The exhibition itself is well presented, but if anything, is focused solely on aligning Maier with her more officially recognised contemporaries and therefore raising her profile. The space is hardly groundbreaking. The selection of Maier’s black and white photography is featured and presented in a familiar, aesthetically pleasing linear way that the white cube space supports so well. Black frames focus you on the individual image without feeling busy, this traditional presentation working well to establish Maier as a photographer whose work would not look out of place alongside Diane Arbus or Elliott Erwitt.
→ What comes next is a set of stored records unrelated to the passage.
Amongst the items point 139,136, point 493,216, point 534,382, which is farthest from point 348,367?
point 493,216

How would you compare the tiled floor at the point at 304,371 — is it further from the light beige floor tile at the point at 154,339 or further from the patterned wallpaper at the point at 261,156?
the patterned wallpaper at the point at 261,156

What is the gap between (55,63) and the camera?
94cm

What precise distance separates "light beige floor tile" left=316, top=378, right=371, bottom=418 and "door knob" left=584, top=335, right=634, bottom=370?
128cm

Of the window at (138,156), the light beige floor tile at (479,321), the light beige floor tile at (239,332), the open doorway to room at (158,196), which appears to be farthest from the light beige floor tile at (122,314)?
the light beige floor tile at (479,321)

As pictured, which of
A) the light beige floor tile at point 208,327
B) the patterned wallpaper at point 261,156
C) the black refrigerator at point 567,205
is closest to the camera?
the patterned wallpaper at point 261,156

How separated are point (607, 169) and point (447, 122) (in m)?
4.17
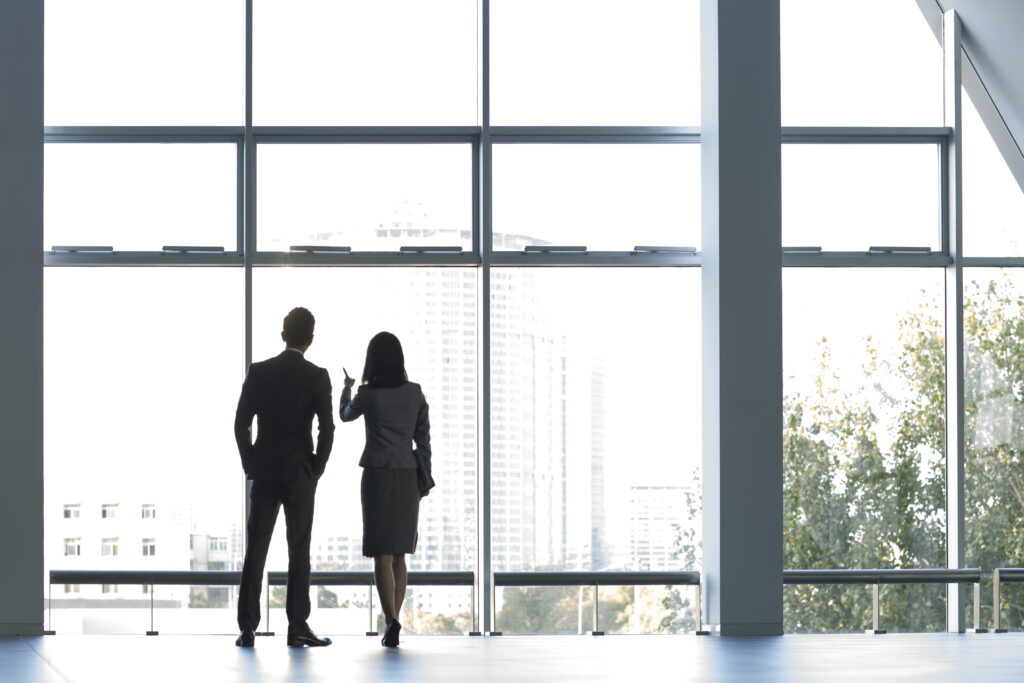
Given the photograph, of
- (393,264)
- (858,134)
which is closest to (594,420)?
(393,264)

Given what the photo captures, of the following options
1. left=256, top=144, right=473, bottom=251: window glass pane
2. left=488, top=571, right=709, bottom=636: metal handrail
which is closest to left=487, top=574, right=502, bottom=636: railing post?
left=488, top=571, right=709, bottom=636: metal handrail

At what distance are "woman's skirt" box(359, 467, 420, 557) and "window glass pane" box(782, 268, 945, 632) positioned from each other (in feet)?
9.25

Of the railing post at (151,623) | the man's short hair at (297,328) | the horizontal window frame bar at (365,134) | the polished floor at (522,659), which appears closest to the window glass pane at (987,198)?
the polished floor at (522,659)

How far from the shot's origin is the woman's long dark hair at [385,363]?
6.47 m

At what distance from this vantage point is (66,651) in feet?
20.6

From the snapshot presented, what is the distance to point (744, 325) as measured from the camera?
7438 mm

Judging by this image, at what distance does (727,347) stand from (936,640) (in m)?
2.17

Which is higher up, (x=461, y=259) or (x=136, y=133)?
(x=136, y=133)

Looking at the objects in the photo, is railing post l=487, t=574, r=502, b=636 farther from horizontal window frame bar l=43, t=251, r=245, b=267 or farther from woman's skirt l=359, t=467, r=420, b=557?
horizontal window frame bar l=43, t=251, r=245, b=267

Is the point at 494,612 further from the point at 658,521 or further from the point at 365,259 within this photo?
the point at 365,259

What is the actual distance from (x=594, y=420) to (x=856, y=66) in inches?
119

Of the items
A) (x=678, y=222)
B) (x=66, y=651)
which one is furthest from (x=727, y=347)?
(x=66, y=651)

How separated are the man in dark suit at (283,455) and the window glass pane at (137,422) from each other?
1510 mm

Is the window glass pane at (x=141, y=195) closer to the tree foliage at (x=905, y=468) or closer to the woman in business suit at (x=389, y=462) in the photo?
the woman in business suit at (x=389, y=462)
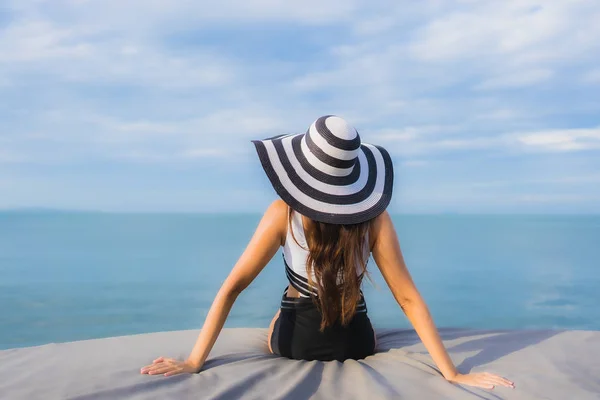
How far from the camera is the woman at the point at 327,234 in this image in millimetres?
1947

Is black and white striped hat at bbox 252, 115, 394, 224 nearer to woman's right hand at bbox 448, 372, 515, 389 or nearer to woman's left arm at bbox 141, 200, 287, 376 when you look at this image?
woman's left arm at bbox 141, 200, 287, 376

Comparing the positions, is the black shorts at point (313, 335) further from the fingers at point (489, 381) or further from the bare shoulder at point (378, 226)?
the fingers at point (489, 381)

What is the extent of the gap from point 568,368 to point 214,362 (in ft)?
4.27

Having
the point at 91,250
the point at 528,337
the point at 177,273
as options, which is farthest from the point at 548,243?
the point at 528,337

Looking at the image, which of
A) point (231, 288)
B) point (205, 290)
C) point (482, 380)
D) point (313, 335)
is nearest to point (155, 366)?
point (231, 288)

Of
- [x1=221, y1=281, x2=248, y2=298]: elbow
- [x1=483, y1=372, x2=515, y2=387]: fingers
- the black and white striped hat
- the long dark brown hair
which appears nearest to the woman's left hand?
[x1=221, y1=281, x2=248, y2=298]: elbow

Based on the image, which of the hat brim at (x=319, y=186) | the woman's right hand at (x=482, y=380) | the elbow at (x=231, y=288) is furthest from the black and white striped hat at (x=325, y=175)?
the woman's right hand at (x=482, y=380)

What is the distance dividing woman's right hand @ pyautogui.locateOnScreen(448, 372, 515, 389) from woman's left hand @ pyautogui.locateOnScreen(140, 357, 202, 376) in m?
0.89

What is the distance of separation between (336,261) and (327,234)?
0.33 feet

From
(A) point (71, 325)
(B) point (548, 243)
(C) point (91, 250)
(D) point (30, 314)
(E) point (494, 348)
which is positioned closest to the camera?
(E) point (494, 348)

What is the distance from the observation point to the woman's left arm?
1.97 metres

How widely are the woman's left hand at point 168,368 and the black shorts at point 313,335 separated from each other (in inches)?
14.9

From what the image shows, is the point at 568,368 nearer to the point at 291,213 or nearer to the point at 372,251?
the point at 372,251

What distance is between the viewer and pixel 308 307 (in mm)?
2174
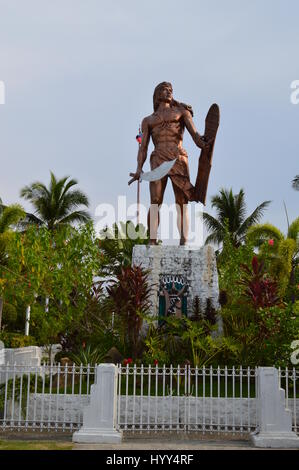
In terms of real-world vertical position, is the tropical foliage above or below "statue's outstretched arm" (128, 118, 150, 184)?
below

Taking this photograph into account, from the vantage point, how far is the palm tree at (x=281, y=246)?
20.1 metres

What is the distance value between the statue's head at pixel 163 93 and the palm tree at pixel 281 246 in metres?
6.28

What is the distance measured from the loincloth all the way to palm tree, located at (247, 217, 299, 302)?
516 cm

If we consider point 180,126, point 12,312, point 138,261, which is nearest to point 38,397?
point 138,261

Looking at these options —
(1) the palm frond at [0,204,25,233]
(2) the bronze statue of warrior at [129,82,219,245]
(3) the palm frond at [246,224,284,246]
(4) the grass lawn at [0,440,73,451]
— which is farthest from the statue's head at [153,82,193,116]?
(1) the palm frond at [0,204,25,233]

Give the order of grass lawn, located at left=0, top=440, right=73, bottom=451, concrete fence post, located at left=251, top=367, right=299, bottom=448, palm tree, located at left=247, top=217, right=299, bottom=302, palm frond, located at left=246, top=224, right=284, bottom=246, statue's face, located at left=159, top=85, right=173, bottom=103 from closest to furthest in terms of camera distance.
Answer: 1. grass lawn, located at left=0, top=440, right=73, bottom=451
2. concrete fence post, located at left=251, top=367, right=299, bottom=448
3. statue's face, located at left=159, top=85, right=173, bottom=103
4. palm tree, located at left=247, top=217, right=299, bottom=302
5. palm frond, located at left=246, top=224, right=284, bottom=246

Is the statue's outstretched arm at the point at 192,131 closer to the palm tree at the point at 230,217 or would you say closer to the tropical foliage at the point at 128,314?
the tropical foliage at the point at 128,314

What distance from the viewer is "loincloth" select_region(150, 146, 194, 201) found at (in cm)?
1355

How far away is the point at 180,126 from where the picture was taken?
13859mm

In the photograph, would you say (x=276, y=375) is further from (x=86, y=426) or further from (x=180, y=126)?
(x=180, y=126)

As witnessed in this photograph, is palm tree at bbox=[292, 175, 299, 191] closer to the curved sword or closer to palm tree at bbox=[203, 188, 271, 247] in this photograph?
palm tree at bbox=[203, 188, 271, 247]

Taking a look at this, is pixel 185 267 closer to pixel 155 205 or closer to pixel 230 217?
pixel 155 205

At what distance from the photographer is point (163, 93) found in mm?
13812

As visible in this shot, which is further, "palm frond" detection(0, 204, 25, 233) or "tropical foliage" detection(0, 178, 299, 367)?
"palm frond" detection(0, 204, 25, 233)
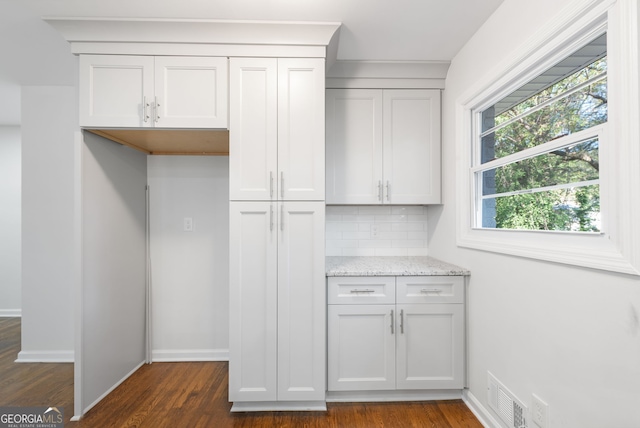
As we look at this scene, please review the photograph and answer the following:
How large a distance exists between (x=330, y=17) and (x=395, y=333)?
2.03m

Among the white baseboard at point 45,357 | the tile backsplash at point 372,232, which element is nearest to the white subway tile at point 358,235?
the tile backsplash at point 372,232

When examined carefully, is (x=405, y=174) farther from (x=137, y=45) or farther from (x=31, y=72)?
(x=31, y=72)

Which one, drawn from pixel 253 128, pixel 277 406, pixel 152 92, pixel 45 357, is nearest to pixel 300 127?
pixel 253 128

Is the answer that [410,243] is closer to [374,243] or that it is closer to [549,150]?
[374,243]

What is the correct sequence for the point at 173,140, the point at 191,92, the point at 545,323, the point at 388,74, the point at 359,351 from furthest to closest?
the point at 388,74 → the point at 173,140 → the point at 359,351 → the point at 191,92 → the point at 545,323

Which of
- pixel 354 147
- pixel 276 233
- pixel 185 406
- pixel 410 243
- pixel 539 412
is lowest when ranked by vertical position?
pixel 185 406

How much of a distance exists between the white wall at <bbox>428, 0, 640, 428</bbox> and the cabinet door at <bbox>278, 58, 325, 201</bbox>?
3.40 ft

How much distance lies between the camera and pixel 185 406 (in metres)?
2.10

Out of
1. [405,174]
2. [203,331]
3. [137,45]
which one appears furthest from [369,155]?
[203,331]

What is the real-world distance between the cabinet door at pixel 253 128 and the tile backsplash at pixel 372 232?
935 millimetres

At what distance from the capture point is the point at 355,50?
2.26m

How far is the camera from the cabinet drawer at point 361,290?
2.11 meters

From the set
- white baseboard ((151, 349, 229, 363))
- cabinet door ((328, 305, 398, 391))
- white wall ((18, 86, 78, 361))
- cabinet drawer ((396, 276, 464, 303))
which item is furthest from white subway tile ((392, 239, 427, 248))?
A: white wall ((18, 86, 78, 361))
The only problem that B+H encounter is that they don’t seem to have been offered more interesting prints from the collection. On display are stunning examples from Maier’s archive, but not the best. Although the well known image of a nanny taking the hands of two children is included in the collection (a playful response on Maier’s own profession where she would sometimes wander off to take a photograph, losing her charges in the process), many of the other images lack the same soul, and often seem like second best choices. The sheer quality of the prints too is inconsistent and seems cheap, taking away from the images vivacity. Too often a true black isn’t achieved, so those that have been well printed make the others stand out for the wrong reasons.
Each print, according to the price sheet is “numbered and signed on the reverse” but not, as you would expect by the photographer, but with Maloof’s stamp. By investing his time and energy into the publicising of Maier’s work, Maloof seems to have become the agent of authenticity of Maier’s work, rather than let the quality speak for itself. Her story is the selling point of these images, and the exhibition comes across as too focused on propelling Maier’s name forward and not in showcasing the quality of her work.
That being said, the exhibition shows some really excellent examples of Maier’s skilled portraiture. The most eye-catching example accompanies the artist’s biography, well placed in front of the B+H window onto the street. Reflected back in the image is another street, one in which Maier solemnly focuses her attention on her reflection, staring through her window straight to us behind ours. It’s not just a self portrait; a glamorous woman of a similar age to Maier perhaps walks by, her glaring eyes meeting ours through our viewpoint from the reflected cameras protective lens. Is she annoyed at being stared at, or has Maier just captured her deep in thought? Maier’s gaze remains unfaltering, painstakingly absorbed in the photograph she is making in the camera around her neck. It’s an image of glances and viewpoints, reflections and refractions between the worlds of the two women and between them and us, and one that really shows why Maier’s work is deserving of all the attention it attracts.
The B+H exhibition did well to treat Maier’s work with the respectful presentation given to the greats of mid century photography, although perhaps they could have focused a bit more on quality. Although there is a big emphasis on her reputation rather than the quality of work, it was a pleasing exhibition, in that we begin to see some recognition for Maier’s talents. But perhaps the cost of her names success is just that we no longer expect the quality that we expect.